More memcached

November 20th, 2008

While playing with memcached I wanted to find a way to monitor what was getting set.  You see, we are trying to pre-warm our cache with lots of colours. (roughly 16.5 million of them :) )

Anyway, I remembered I’d had a play a (long) while ago with expect and decided it would be just the thing…

So here we are - a status report from memcached every 5 minutes.

#!/bin/bash
# script to monitor memcached

expect << EOF
set timeout 1
spawn telnet localhost 11211
while 1 {
send "stats\n";
expect #
send "stats slabs\n";
expect #
puts "sleeping for 5 mins"
sleep 300;
}

# ends

Our pre_warming script has been running for almost an hour and has warmed the cache with 319116 items - so about 52 hours to go….

In terms of memory usage, I am running memcached with a Gig of Ram, and after the hour we are only using 4.7 meg of that :).
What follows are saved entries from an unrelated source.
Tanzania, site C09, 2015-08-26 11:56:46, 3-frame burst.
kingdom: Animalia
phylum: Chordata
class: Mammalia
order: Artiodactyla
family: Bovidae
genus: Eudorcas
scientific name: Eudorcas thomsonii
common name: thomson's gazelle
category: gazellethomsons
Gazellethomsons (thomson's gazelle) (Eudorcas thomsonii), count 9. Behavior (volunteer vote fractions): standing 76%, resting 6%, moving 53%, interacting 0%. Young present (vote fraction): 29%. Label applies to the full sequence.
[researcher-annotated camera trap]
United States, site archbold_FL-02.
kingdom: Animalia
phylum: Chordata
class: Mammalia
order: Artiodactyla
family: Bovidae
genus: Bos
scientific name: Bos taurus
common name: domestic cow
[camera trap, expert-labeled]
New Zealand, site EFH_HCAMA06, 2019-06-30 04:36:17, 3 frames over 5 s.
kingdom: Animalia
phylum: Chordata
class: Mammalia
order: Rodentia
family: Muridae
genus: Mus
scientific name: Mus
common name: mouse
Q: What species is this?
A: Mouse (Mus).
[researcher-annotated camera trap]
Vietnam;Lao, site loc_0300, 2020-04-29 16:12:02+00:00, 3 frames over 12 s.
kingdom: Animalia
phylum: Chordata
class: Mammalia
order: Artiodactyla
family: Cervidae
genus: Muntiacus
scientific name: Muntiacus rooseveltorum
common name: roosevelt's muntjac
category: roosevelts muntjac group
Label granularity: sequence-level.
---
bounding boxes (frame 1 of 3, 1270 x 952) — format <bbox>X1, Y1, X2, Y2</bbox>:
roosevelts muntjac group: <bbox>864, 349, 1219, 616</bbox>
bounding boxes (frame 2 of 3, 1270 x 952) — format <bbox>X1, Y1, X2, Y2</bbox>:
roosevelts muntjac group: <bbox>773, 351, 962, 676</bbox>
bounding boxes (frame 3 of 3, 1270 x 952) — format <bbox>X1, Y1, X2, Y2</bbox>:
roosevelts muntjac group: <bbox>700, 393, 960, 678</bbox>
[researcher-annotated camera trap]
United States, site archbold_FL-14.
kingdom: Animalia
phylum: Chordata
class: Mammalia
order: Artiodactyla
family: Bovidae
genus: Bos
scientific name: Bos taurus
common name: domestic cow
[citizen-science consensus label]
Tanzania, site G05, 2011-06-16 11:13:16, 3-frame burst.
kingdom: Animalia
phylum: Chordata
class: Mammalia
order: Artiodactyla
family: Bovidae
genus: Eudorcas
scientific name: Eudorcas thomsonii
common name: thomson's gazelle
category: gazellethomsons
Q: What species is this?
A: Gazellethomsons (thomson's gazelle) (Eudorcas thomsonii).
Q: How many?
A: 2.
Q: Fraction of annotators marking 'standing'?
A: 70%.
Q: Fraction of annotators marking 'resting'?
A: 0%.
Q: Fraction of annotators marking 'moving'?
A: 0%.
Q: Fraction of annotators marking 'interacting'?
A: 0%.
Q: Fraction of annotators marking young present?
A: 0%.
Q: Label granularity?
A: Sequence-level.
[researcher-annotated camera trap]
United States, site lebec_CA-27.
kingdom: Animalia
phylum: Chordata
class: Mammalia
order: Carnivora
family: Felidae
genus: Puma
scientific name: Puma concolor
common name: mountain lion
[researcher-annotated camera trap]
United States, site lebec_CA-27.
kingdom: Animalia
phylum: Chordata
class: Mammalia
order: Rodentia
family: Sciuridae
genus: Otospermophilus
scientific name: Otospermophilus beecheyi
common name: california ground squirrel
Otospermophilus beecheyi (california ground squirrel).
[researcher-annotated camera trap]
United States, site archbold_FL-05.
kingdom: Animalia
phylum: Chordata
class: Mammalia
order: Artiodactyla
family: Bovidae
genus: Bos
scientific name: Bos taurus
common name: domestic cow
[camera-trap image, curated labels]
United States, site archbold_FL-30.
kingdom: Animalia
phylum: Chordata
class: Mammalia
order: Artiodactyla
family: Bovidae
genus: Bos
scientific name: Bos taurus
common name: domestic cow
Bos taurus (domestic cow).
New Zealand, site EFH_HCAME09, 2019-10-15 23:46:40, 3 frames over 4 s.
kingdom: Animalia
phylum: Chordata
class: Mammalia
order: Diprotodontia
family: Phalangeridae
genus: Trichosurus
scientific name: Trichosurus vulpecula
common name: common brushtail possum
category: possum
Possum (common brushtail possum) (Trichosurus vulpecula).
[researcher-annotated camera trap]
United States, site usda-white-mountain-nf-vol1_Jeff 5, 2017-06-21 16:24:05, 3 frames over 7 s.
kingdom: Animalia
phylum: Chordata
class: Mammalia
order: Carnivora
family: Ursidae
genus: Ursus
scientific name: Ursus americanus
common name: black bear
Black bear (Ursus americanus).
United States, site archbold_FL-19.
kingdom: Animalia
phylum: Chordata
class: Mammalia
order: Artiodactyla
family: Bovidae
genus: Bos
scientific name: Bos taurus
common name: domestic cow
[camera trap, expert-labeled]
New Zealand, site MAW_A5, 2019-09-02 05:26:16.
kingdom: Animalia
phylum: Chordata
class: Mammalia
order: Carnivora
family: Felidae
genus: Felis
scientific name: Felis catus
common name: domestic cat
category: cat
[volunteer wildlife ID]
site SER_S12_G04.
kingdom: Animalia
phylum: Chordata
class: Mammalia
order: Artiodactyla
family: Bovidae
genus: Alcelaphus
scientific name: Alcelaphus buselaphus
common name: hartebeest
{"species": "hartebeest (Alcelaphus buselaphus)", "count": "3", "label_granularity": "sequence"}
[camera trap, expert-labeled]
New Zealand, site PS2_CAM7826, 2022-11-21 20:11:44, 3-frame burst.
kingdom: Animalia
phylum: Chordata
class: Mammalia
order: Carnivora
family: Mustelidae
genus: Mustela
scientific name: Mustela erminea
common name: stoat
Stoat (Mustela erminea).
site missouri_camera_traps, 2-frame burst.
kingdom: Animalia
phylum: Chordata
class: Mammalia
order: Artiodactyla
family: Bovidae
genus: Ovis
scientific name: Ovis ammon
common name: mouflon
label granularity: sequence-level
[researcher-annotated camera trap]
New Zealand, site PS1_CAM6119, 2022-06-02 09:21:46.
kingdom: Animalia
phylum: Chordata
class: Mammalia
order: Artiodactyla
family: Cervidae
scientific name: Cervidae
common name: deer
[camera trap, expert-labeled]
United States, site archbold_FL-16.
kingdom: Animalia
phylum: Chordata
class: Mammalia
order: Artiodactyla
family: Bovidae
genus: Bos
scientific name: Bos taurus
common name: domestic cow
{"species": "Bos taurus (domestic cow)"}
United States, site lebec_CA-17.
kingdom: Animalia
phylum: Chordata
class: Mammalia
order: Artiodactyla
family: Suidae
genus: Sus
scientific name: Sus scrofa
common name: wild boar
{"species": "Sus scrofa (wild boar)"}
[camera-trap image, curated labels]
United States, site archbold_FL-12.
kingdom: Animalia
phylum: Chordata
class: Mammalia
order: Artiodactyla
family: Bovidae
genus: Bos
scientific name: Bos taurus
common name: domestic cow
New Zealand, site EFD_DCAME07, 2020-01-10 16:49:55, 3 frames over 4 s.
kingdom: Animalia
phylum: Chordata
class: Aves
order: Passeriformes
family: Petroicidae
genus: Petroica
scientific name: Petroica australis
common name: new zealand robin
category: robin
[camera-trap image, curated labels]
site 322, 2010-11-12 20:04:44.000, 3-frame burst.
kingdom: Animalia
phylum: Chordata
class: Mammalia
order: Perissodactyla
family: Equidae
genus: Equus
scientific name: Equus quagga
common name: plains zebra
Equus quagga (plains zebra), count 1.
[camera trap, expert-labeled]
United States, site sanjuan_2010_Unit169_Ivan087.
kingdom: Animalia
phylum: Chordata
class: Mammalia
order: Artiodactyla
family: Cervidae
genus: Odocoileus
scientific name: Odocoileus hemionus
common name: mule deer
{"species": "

So my estimate is that we would need approximately 250MB.

Target = 16,581,375 items (colours)
1 hour = 319,116 items
1 hour = 5,005,741 bytes written
so 16,581,375/319,116 = 51.96 Hours
so 5,005,741*51.96 = 260,098,302 bytes = 248.05 MB

And now I’ve done these calculations, something makes me want to revist my memcache monitor script so that I pass it a target and then get a “time left” estimate :)

Colourphon ontology for digital images

November 17th, 2008

I was recently talking about my experiences with OWL over on ITO, and so have decided to go ahead and put my OWL ontology out there, and invite comment.  I am quite open to criticism, as I am sure that I will need to revise this, but here it is.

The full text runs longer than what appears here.